Sir Robert Strange (1721–1792) was a Scottish engraver. A Jacobite, he spent periods out of Great Britain, but was eventually reconciled to the Hanoverian succession and was knighted by George III.
The eldest son of David Strang of Kirkwall in Orkney, by his second wife Jean, daughter of Malcolm Scollay of Hunton, he was born at Kirkwall on 14 July 1721. He entered the office of an elder brother, a lawyer in Edinburgh. He then was apprenticed to Richard Cooper, the elder, an engraver, for six years.
Strange fought in the rising of 1745. While with the army at Inverness, he engraved a plate for the bank-notes of the planned Stuart government. He was at the battles of Prestonpans and Falkirk Muir in the Young Pretender's lifeguards; and was in hiding for some months after the Battle of Culloden.

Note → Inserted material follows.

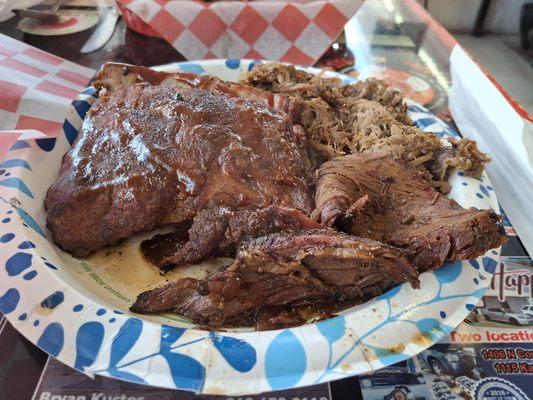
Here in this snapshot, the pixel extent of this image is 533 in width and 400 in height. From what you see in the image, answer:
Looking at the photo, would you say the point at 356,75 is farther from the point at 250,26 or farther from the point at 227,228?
the point at 227,228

After the amnesty Strange went to London and, carrying with him the Prince's seal, which had been left behind in Scotland, to Rouen, a centre of exiled Jacobites. There he studied anatomy under Claude-Nicholas Lecat, and drawing under Jean-Baptiste Descamps. In 1749 he moved to Paris and placed himself under the engraver Jacques-Philippe Le Bas. There he learned drypoint and returned in 1750 to London.
After a period of dealing in prints and working in London as engraver, Strange fell out with potential patrons at court, including Lord Bute. Princess Augusta of Saxe-Gotha wished an engraving to be made of a portrait of Frederick, Prince of Wales, her late husband, by Allan Ramsay, and one of Bute. Strange found the price too low, and refused the commission via William Chambers; it was taken up in 1758 by William Wynne Ryland who rose in royal favour under George III.